◆ **DATA LISTING**:
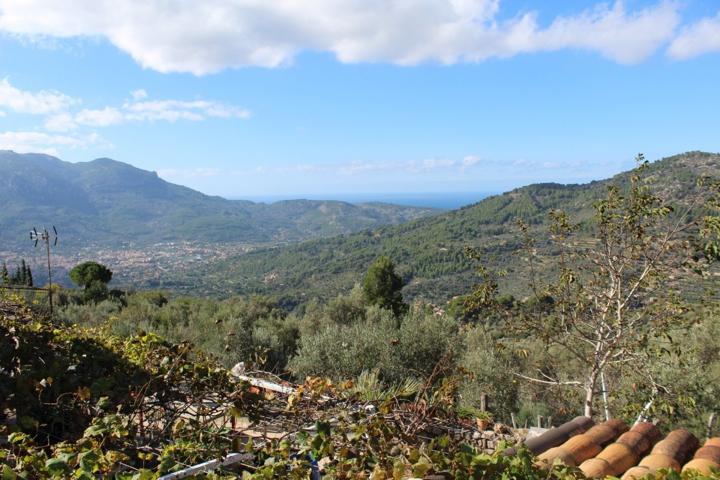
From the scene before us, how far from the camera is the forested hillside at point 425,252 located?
* * *
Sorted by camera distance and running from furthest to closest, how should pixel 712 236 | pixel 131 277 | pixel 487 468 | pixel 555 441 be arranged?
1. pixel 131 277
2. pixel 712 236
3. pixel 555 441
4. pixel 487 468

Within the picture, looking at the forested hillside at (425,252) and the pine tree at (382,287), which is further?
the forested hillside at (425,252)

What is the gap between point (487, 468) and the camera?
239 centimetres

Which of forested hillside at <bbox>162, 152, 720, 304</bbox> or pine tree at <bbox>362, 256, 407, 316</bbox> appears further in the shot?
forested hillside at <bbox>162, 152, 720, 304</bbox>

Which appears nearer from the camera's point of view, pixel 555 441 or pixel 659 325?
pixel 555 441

◆ **WRITTEN REQUEST**: Retype the material word for word, starting at the line that contains "Sorted by camera" and ending with the line that contains "239 centimetres".

◆ **FULL ANSWER**:
Sorted by camera distance and running from furthest to closest, how should pixel 712 236 | pixel 131 277 | pixel 487 468 | pixel 555 441 be arranged?
1. pixel 131 277
2. pixel 712 236
3. pixel 555 441
4. pixel 487 468

Within the picture, looking at the forested hillside at (425,252) and the pine tree at (382,287), which is further?
the forested hillside at (425,252)

What is the gap between point (487, 468) and the camera?
239 centimetres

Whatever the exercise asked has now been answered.